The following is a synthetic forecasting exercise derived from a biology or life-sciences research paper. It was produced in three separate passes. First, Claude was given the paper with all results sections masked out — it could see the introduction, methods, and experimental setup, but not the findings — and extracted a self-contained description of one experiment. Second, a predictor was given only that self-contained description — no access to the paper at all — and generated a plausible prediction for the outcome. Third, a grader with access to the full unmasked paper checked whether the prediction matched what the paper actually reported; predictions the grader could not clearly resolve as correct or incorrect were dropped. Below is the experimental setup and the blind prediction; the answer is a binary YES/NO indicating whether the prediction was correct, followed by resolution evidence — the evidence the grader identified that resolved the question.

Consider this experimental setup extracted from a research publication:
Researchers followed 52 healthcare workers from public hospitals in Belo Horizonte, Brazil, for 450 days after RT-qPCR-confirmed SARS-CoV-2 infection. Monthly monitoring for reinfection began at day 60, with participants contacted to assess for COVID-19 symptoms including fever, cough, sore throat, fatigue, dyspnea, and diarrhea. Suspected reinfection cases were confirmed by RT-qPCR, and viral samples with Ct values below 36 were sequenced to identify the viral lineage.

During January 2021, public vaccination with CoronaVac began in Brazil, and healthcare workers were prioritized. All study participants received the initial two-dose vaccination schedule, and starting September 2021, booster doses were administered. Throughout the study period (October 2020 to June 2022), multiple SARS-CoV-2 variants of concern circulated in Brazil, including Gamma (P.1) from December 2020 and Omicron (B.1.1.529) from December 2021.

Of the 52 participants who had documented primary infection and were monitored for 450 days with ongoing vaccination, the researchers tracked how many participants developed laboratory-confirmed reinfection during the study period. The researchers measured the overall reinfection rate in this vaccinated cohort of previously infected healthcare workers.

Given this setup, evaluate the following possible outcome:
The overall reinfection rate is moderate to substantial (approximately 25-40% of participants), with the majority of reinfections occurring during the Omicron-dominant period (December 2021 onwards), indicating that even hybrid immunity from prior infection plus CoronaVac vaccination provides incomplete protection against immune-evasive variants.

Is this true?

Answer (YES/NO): YES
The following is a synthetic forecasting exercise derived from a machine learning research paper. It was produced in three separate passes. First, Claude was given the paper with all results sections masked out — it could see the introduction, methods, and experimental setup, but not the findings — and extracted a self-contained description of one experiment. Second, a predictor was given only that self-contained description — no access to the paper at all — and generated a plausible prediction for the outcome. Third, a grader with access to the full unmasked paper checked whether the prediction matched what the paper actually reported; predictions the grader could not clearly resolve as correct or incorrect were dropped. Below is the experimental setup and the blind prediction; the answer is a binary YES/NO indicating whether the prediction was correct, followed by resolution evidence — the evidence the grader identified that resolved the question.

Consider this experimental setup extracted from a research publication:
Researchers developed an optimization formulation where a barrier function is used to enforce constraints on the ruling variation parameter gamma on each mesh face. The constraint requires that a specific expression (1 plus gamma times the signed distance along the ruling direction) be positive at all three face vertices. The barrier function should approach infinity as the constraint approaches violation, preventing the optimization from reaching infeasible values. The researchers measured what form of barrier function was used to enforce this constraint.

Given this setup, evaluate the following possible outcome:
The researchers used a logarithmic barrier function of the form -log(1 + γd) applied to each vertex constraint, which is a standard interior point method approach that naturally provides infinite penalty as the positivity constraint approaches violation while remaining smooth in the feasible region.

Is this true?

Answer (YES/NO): NO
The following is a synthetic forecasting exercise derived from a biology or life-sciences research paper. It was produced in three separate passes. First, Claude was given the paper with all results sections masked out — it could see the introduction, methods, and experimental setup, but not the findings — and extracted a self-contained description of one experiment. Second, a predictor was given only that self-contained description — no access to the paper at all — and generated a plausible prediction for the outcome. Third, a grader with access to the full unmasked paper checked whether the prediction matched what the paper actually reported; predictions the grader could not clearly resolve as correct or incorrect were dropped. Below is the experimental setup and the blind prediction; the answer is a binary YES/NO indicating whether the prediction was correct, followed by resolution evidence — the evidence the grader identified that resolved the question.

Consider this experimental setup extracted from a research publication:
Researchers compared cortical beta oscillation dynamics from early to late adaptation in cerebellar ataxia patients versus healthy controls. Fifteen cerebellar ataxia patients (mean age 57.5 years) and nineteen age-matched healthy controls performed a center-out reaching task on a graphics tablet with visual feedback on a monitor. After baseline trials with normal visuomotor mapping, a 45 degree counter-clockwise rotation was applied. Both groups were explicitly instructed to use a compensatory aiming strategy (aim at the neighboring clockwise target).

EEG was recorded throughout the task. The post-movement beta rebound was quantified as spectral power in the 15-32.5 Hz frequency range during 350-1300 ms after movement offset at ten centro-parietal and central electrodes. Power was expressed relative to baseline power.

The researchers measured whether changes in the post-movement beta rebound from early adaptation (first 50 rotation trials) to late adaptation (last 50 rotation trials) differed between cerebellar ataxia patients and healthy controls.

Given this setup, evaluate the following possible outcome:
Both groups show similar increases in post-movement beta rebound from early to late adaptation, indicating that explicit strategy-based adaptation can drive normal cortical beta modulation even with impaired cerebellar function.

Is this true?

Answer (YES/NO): NO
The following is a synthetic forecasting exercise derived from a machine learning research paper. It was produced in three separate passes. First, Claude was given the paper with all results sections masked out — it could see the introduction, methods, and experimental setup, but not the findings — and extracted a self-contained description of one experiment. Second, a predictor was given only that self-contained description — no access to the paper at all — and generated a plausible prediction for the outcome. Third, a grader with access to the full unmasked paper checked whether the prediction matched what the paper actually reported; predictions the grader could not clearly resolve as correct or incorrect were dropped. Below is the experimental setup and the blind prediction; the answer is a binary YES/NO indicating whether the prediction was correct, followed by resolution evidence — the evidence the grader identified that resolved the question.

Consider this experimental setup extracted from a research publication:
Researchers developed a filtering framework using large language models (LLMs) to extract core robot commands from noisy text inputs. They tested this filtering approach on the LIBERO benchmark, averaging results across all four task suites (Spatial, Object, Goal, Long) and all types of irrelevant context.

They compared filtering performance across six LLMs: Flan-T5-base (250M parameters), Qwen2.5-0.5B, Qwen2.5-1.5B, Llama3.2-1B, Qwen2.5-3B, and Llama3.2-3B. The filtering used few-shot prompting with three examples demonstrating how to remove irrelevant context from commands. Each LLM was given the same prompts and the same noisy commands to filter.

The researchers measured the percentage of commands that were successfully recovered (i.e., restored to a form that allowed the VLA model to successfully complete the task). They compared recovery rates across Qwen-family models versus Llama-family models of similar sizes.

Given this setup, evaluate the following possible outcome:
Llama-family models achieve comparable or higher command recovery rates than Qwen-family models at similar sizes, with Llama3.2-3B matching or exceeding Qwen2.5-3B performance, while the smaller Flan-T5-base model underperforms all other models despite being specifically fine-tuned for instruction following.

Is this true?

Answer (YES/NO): NO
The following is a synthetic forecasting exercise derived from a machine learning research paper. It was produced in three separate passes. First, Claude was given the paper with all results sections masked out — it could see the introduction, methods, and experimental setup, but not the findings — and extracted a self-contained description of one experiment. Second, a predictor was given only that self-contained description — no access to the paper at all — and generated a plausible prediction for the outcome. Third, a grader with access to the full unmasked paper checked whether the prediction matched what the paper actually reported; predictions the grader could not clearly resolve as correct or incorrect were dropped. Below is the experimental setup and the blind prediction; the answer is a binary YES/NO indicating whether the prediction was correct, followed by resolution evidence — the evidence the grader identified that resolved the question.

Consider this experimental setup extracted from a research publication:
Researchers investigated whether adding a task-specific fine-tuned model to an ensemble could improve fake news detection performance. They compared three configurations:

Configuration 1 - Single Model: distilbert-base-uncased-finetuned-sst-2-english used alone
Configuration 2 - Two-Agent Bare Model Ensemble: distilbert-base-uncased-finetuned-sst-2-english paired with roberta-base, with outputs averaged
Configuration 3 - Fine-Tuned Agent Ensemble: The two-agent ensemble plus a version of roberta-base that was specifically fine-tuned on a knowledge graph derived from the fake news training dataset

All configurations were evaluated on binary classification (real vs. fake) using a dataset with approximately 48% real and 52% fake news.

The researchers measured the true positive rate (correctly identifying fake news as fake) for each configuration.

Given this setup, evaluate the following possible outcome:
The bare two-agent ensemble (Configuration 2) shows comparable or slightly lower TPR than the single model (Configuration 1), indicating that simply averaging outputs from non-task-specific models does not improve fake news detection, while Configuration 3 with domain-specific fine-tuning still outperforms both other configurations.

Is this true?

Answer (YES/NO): NO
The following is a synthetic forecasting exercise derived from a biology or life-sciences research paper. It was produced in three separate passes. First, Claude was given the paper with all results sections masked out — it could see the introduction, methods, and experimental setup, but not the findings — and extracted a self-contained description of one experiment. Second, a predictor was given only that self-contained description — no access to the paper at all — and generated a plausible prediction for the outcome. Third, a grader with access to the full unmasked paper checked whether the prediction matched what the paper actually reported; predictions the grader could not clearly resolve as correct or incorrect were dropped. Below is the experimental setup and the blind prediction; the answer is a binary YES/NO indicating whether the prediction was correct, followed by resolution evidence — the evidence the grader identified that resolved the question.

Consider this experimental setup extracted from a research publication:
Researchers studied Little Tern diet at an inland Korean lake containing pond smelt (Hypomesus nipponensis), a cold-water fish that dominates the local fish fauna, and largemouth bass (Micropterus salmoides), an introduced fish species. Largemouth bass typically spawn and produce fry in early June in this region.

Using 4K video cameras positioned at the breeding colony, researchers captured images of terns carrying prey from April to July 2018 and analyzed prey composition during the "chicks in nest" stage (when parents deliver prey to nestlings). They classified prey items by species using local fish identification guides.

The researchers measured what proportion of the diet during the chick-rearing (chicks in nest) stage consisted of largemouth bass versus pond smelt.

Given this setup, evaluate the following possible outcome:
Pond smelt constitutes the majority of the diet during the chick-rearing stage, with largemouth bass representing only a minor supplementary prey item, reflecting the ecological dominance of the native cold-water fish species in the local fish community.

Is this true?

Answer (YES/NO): NO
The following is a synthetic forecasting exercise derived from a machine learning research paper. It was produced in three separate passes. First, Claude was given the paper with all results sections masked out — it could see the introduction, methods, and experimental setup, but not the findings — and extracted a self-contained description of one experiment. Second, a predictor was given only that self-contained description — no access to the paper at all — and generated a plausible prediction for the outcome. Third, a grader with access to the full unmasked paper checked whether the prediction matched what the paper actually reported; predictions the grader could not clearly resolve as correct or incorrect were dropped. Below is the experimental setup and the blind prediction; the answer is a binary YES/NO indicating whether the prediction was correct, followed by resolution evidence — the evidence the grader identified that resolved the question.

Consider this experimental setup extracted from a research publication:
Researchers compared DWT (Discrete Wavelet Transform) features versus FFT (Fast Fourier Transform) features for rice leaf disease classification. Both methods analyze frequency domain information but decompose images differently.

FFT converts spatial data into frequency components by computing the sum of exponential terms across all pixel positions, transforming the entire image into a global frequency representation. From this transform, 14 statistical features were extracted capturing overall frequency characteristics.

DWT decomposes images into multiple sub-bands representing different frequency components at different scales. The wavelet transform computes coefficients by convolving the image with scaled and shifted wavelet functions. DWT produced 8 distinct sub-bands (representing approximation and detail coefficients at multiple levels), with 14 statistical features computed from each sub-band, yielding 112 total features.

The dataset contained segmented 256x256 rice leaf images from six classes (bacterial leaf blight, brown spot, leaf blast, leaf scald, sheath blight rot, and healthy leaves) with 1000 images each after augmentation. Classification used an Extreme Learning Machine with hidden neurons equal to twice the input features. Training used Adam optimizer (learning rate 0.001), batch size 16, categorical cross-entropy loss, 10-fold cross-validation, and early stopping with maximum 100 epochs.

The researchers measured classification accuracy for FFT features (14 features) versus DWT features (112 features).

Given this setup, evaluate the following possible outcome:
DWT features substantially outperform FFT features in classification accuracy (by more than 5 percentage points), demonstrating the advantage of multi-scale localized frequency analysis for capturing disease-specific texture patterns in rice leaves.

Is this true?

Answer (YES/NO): YES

▶ _PROBLEM TO WORK ON_
Each line from the one containing "The researchers measured classification" down to the final line of the listing must appear in the answer exactly as written, and no other line may.

▶ _EXPECTED OUTPUT_
The researchers measured classification accuracy for FFT features (14 features) versus DWT features (112 features).

Given this setup, evaluate the following possible outcome:
DWT features substantially outperform FFT features in classification accuracy (by more than 5 percentage points), demonstrating the advantage of multi-scale localized frequency analysis for capturing disease-specific texture patterns in rice leaves.

Is this true?

Answer (YES/NO): YES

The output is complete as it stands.